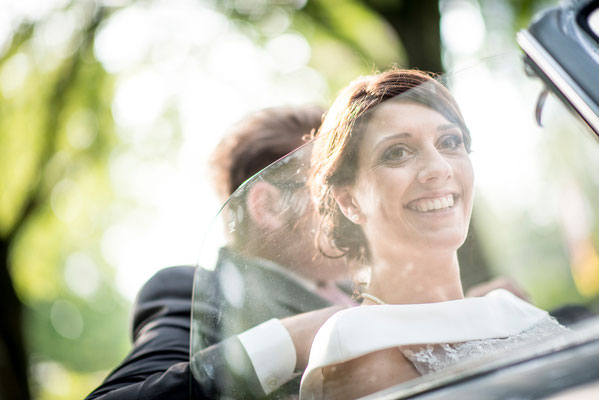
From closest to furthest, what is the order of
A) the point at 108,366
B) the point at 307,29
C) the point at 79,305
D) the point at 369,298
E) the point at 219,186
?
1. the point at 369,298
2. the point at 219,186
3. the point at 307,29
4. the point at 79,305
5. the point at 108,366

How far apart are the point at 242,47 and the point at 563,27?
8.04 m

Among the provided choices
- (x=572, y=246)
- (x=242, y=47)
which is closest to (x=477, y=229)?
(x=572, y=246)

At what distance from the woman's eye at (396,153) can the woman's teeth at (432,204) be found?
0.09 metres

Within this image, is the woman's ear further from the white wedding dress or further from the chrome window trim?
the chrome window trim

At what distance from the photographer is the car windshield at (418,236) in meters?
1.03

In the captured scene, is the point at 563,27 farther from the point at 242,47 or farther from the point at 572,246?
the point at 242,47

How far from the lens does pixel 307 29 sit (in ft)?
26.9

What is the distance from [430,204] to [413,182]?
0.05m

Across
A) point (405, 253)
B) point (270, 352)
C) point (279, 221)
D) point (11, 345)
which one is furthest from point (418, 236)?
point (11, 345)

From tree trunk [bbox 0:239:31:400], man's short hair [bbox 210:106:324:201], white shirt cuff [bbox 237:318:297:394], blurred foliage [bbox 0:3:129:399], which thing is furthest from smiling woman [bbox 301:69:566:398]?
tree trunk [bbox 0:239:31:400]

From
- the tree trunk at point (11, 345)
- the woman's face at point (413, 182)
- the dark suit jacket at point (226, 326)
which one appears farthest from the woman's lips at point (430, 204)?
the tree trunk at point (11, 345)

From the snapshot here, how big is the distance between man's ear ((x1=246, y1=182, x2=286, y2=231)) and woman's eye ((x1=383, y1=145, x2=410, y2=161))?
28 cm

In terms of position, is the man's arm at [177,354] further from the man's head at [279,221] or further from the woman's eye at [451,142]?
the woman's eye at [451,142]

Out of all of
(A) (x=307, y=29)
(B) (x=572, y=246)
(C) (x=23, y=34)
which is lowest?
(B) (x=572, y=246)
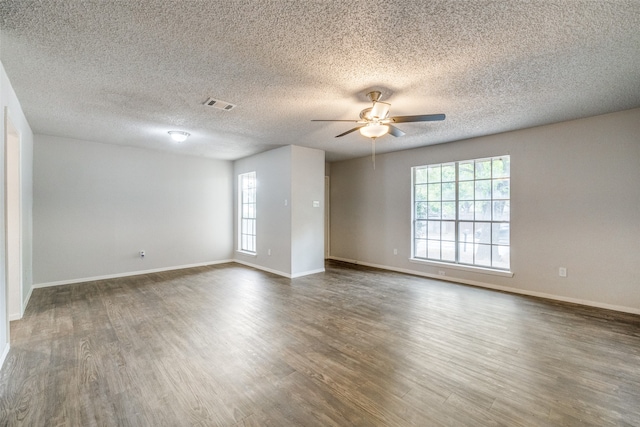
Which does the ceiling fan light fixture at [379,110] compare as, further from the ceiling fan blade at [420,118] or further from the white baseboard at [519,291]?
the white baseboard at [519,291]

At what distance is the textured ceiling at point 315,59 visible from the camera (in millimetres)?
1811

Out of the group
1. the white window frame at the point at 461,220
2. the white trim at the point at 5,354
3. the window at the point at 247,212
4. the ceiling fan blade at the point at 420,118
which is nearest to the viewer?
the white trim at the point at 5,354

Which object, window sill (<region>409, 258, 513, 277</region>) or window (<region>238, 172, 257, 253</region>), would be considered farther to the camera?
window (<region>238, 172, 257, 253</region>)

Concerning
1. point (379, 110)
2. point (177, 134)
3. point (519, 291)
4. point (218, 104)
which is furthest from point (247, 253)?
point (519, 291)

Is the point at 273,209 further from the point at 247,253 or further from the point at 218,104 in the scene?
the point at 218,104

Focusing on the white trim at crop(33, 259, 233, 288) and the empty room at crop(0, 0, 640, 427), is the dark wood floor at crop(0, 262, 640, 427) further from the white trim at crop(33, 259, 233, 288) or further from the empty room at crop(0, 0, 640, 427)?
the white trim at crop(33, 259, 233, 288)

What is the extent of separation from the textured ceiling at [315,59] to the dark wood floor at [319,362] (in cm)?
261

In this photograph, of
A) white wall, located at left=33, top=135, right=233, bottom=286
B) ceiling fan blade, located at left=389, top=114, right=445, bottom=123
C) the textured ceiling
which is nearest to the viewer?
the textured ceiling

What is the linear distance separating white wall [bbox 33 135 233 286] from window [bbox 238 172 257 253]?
========================================================================
DESKRIPSI LATIHAN:
Susun semua baris di atas menjadi tabel Markdown dengan kolom No untuk nomor urut dan kolom Isi untuk teks tiap baris, tanpa menyertakan baris kosong. Gambar tidak perlu dimasukkan ke dalam jawaban.

HASIL LATIHAN:
| No | Isi |
|---|---|
| 1 | From closest to furthest, what is the order of |
| 2 | A) the point at 108,366 |
| 3 | B) the point at 307,29 |
| 4 | C) the point at 79,305 |
| 5 | D) the point at 369,298 |
| 6 | E) the point at 219,186 |
| 7 | ? |
| 8 | 1. the point at 369,298 |
| 9 | 2. the point at 219,186 |
| 10 | 3. the point at 307,29 |
| 11 | 4. the point at 79,305 |
| 12 | 5. the point at 108,366 |
| 13 | How far apart are the point at 242,47 and the point at 563,27? |
| 14 | 8.04 m |
| 15 | Among the provided choices |
| 16 | - (x=572, y=246) |
| 17 | - (x=242, y=47) |
| 18 | which is closest to (x=477, y=229)? |
| 19 | (x=572, y=246) |
| 20 | At what distance from the woman's eye at (396,153) can the woman's teeth at (432,204) be found? |
| 21 | 0.09 metres |
| 22 | Within this image, is the woman's ear further from the white wedding dress or further from the chrome window trim? |
| 23 | the chrome window trim |
| 24 | At what distance from the photographer is the car windshield at (418,236) in meters? |
| 25 | 1.03 |
| 26 | In the captured scene, is the point at 563,27 farther from the point at 242,47 or farther from the point at 572,246? |
| 27 | the point at 242,47 |
| 28 | How far from the lens does pixel 307 29 sit (in ft)? |
| 29 | 26.9 |
| 30 | What is the distance from [430,204] to [413,182]? |
| 31 | 0.05m |
| 32 | Across |
| 33 | A) point (405, 253) |
| 34 | B) point (270, 352) |
| 35 | C) point (279, 221) |
| 36 | D) point (11, 345) |
| 37 | which one is furthest from point (418, 236)? |
| 38 | point (11, 345) |
| 39 | From tree trunk [bbox 0:239:31:400], man's short hair [bbox 210:106:324:201], white shirt cuff [bbox 237:318:297:394], blurred foliage [bbox 0:3:129:399], which thing is furthest from smiling woman [bbox 301:69:566:398]? |
| 40 | tree trunk [bbox 0:239:31:400] |
| 41 | From |
| 42 | - the tree trunk at point (11, 345) |
| 43 | - the woman's face at point (413, 182) |
| 44 | - the dark suit jacket at point (226, 326) |
| 45 | which one appears farthest from the woman's lips at point (430, 204)? |
| 46 | the tree trunk at point (11, 345) |
| 47 | From the snapshot here, how big is the distance between man's ear ((x1=246, y1=182, x2=286, y2=231)) and woman's eye ((x1=383, y1=145, x2=410, y2=161))? |
| 48 | 28 cm |
| 49 | In terms of position, is the man's arm at [177,354] further from the man's head at [279,221] or further from the woman's eye at [451,142]? |
| 50 | the woman's eye at [451,142] |
| 51 | Out of all of |
| 52 | (A) (x=307, y=29) |
| 53 | (B) (x=572, y=246) |
| 54 | (C) (x=23, y=34) |
| 55 | which is lowest? |
| 56 | (B) (x=572, y=246) |
| 57 | Which does the ceiling fan light fixture at [379,110] compare as, further from the ceiling fan blade at [420,118] or further from the white baseboard at [519,291]? |
| 58 | the white baseboard at [519,291] |
| 59 | At what distance is the textured ceiling at point 315,59 visible from the camera (in millimetres)? |
| 60 | 1811 |
| 61 | Out of the group |
| 62 | 1. the white window frame at the point at 461,220 |
| 63 | 2. the white trim at the point at 5,354 |
| 64 | 3. the window at the point at 247,212 |
| 65 | 4. the ceiling fan blade at the point at 420,118 |
| 66 | which is nearest to the viewer? |
| 67 | the white trim at the point at 5,354 |
| 68 | Which object, window sill (<region>409, 258, 513, 277</region>) or window (<region>238, 172, 257, 253</region>), would be considered farther to the camera? |
| 69 | window (<region>238, 172, 257, 253</region>) |
| 70 | Concerning |
| 71 | 1. point (379, 110) |
| 72 | 2. point (177, 134) |
| 73 | 3. point (519, 291) |
| 74 | 4. point (218, 104) |
| 75 | which is furthest from point (247, 253)? |
| 76 | point (519, 291) |
| 77 | Is the point at 273,209 further from the point at 247,253 or further from the point at 218,104 in the scene? |
| 78 | the point at 218,104 |
| 79 | Focusing on the white trim at crop(33, 259, 233, 288) and the empty room at crop(0, 0, 640, 427), is the dark wood floor at crop(0, 262, 640, 427) further from the white trim at crop(33, 259, 233, 288) or further from the empty room at crop(0, 0, 640, 427)? |
| 80 | the white trim at crop(33, 259, 233, 288) |
| 81 | What is the extent of separation from the textured ceiling at [315,59] to the dark wood floor at [319,362] (in cm)? |
| 82 | 261 |
| 83 | In this photograph, of |
| 84 | A) white wall, located at left=33, top=135, right=233, bottom=286 |
| 85 | B) ceiling fan blade, located at left=389, top=114, right=445, bottom=123 |
| 86 | C) the textured ceiling |
| 87 | which is nearest to the viewer? |
| 88 | the textured ceiling |
| 89 | What is the linear distance separating white wall [bbox 33 135 233 286] from window [bbox 238 172 257 253]? |